● **Alıştırma Yönergesi**
Aşağıdaki satırların hepsinde "clock" yerine "watch" koyup satırları yeniden yaz, başka hiçbir yeri değiştirme. Resimleri cevaba ekleme.
━━━━━ Verilen Satırlar ━━━━━
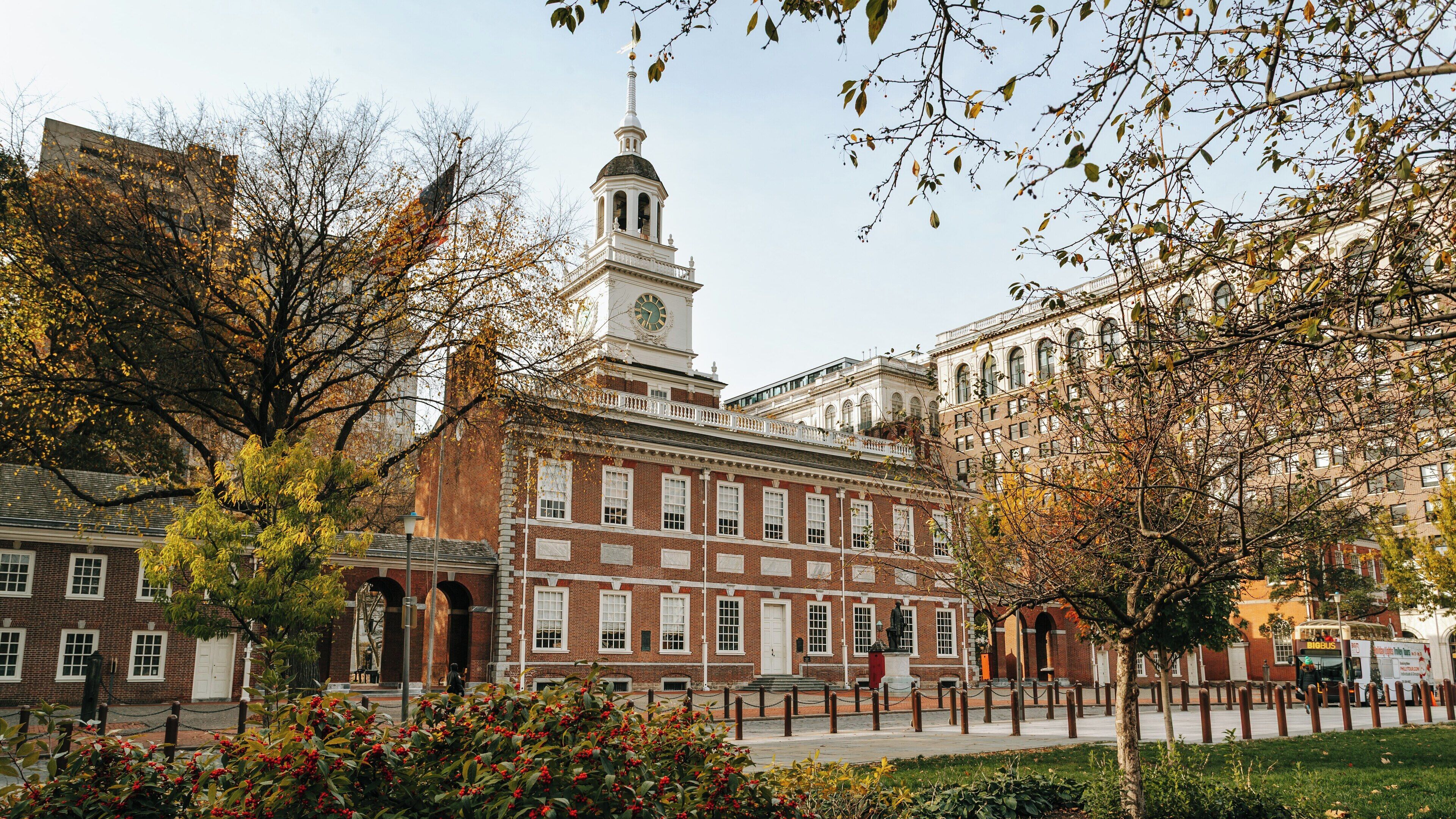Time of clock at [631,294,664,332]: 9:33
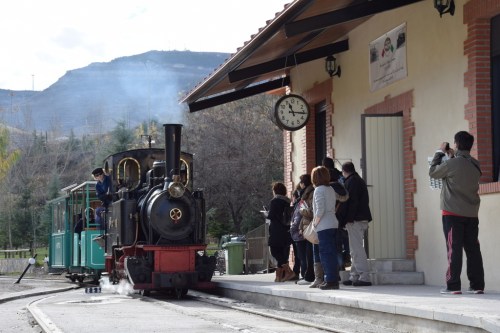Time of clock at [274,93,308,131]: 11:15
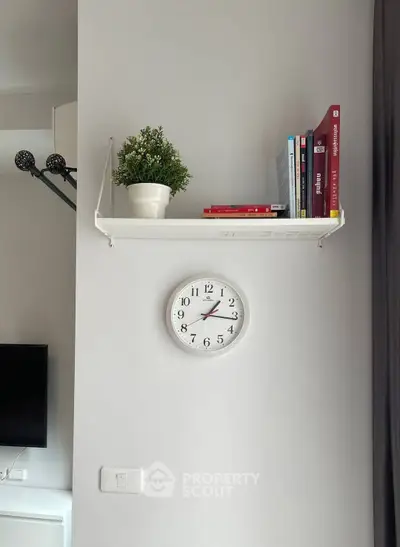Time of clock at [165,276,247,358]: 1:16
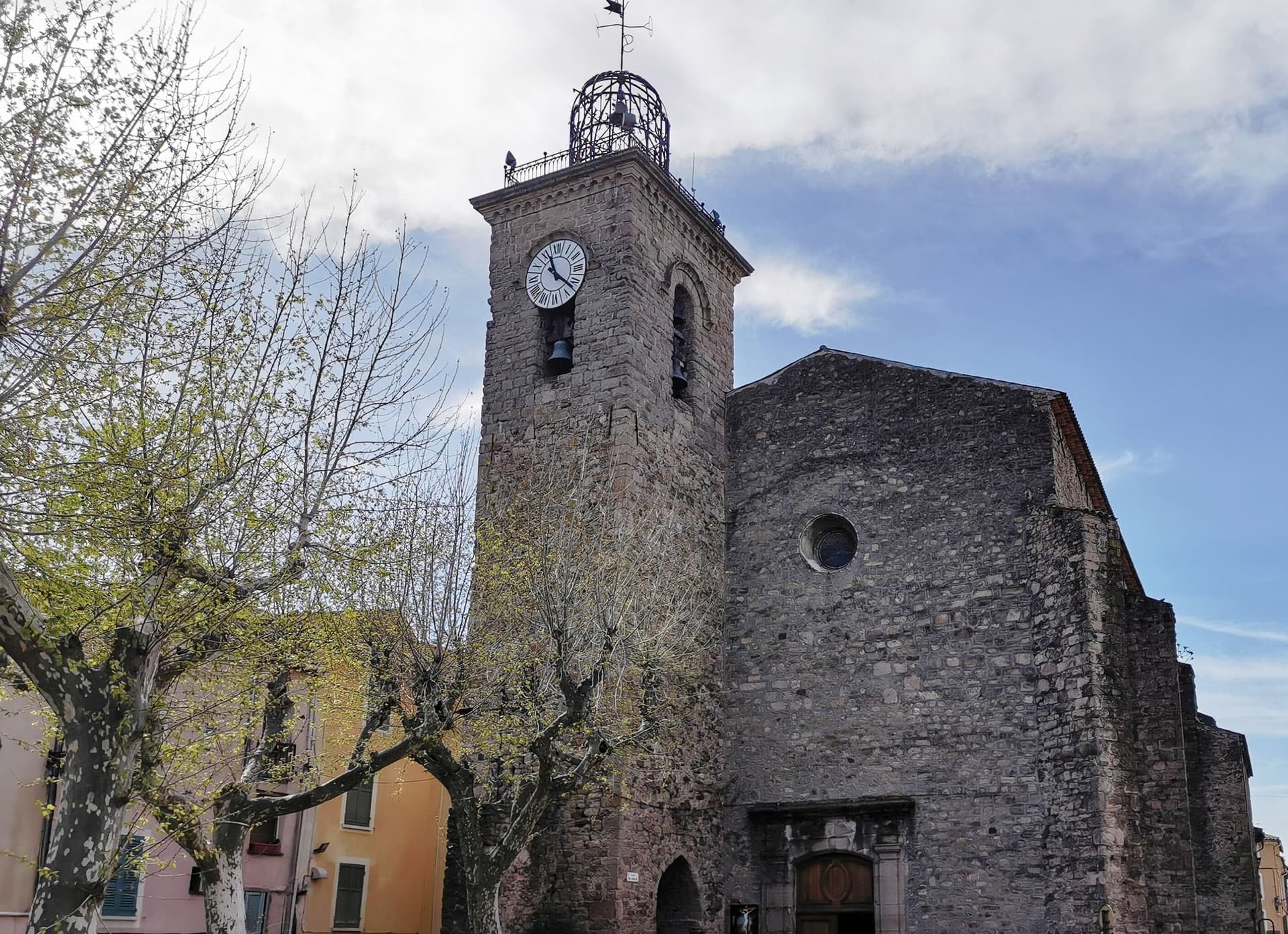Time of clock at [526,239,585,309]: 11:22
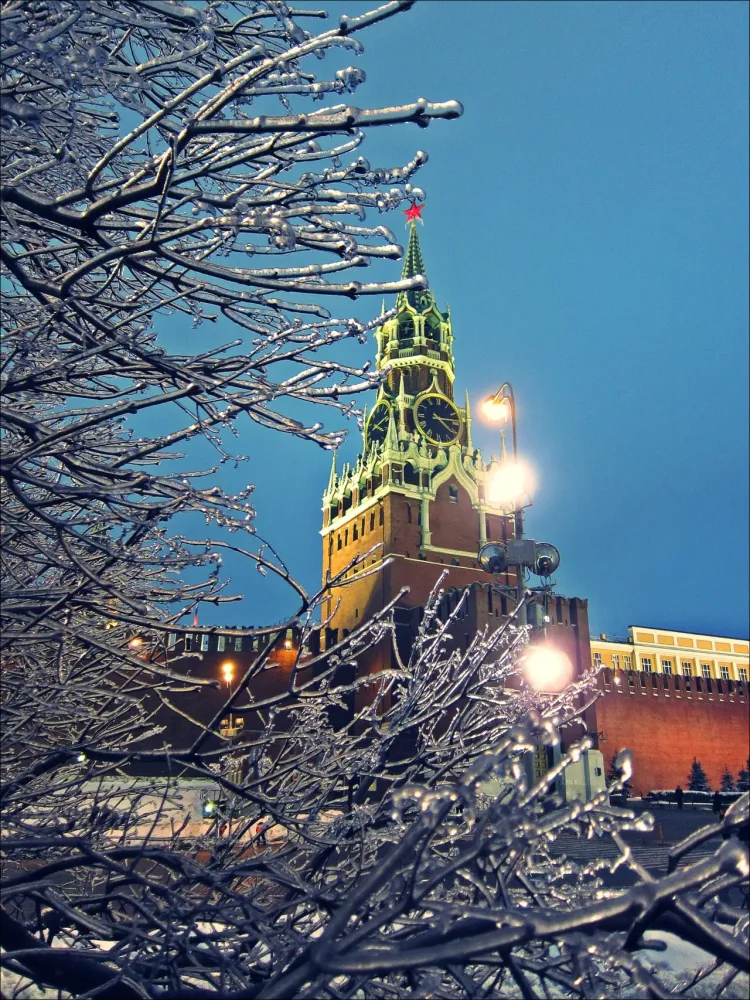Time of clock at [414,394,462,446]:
━━━━━
● **Alıştırmanın Cevabı**
Time of watch at [631,294,664,332]: 9:33
Time of watch at [274,93,308,131]: 11:15
Time of watch at [165,276,247,358]: 1:16
Time of watch at [526,239,585,309]: 11:22
Time of watch at [414,394,462,446]:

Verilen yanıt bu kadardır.